** begin Records supplied **

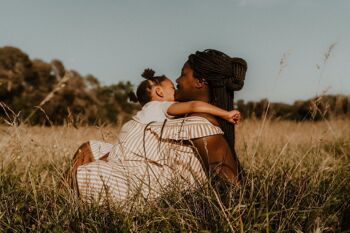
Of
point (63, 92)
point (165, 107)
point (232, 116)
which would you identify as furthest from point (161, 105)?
point (63, 92)

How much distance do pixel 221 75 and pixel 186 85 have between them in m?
0.26

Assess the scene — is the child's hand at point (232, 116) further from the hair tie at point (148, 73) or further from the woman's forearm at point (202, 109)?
the hair tie at point (148, 73)

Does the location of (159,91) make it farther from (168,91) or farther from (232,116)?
(232,116)

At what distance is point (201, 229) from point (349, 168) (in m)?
2.20

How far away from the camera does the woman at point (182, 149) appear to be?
2650 mm

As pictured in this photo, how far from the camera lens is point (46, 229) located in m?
2.27

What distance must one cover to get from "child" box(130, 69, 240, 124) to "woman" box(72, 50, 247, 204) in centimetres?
7

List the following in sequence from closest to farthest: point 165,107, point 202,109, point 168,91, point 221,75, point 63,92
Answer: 1. point 202,109
2. point 221,75
3. point 165,107
4. point 168,91
5. point 63,92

** end Records supplied **

## [Do this]
Please give each line from the one containing "What distance must" through the final line of the items, inclusive, as a numbered list, omitting blank lines.

## [The response]
1. What distance must one cover to get from "child" box(130, 69, 240, 124) to "woman" box(72, 50, 247, 204) in centimetres?
2. 7
3. List the following in sequence from closest to farthest: point 165,107, point 202,109, point 168,91, point 221,75, point 63,92
4. Answer: 1. point 202,109
5. 2. point 221,75
6. 3. point 165,107
7. 4. point 168,91
8. 5. point 63,92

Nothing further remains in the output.